Ubi jalar itu kami santap dengan lahap, karena tenaga kami cukup terkuras untuk menumbuk padi. Di bawah pohon kecik itu kami saling menceritakan asal kami masing-masing. Ternyata mereka ada yang sudah tiga tahun tinggal di sini, ada yang satu tahun, lima bulan, tiga bulan, satu bulan, bahkan baru dua hari, yang tak lain diriku sendiri. Dari pembicaraan mereka, aku tahu teman-teman baruku ini berasal dari kalangan berada yang ingin ngangsu kawruh, belajar segala ilmu terutama ilmu kanuragan.

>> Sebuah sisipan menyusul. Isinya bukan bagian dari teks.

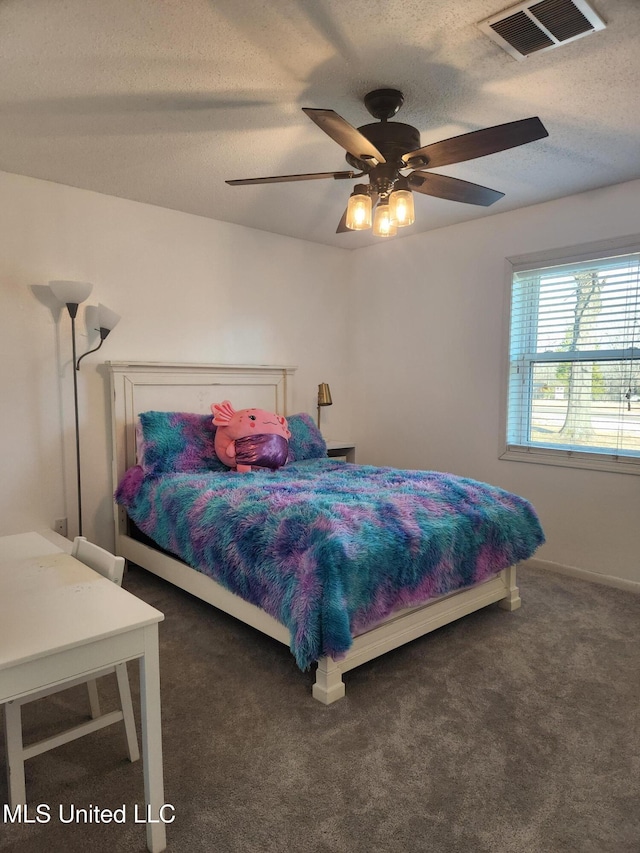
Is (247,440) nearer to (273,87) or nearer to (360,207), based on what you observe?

Tak sedikit dari mereka yang orangtuanya lurah, camat, wedana, bahkan bupati. Dalam rekreasi dan rasa santai itu kupandangi wajah temanku satu per satu. Mereka cantik, manis, dan anggun. Itu sangat menjelaskan asal-usul mereka sebagai anak orang terdidik dan dari keluarga berkecukupan.
Ketika pikiranku masih sibuk menghafal nama teman-temanku itu, tiba-tiba aku dikejutkan oleh sapaan Sekar Kinasih, "Asalmu dari mana, Sanggra?"
"Aku ... aku ... dari daerah Daha," jawabku gugup karena pertanyaan dari Sekar yang begitu tiba-tiba.
"Apa pekerjaan ayahmu?"
"Oh, bapakku menjadi demang di Kerajaan Daha."
Duh Gusti, ampun, pikirku. Aku terpaksa berbohong karena aku tidak ingin mereka tahu jati diriku, sebagai calon ratu Kerajaan Daha.
"Kulitmu halus, Sanggra, sepertinya akrab dengan bahan lulur pilihan," celetuk Diah Hapsari. "Wajahmu juga sangat cantik, seperti putri keraton."
"Terima kasih," jawabku sopan.
Jantungku berdegup kencang mendengar pujian mereka. Bukan, bukan karena pujian itu, melainkan karena aku takut jati diriku terbongkar. Rupanya mereka menangkap aura bahwa aku berasal dari keluarga kalangan kerajaan yang jauh berbeda dari pengakuanku.
"Aku hanya biasa menggunakan bedak dempo (bedak dingin) yang dibuat oleh nenekku, dan lulur pun aku bisa buat sendiri. Nanti kuajari kalian membuat minyak cem-ceman kalau kalian mau."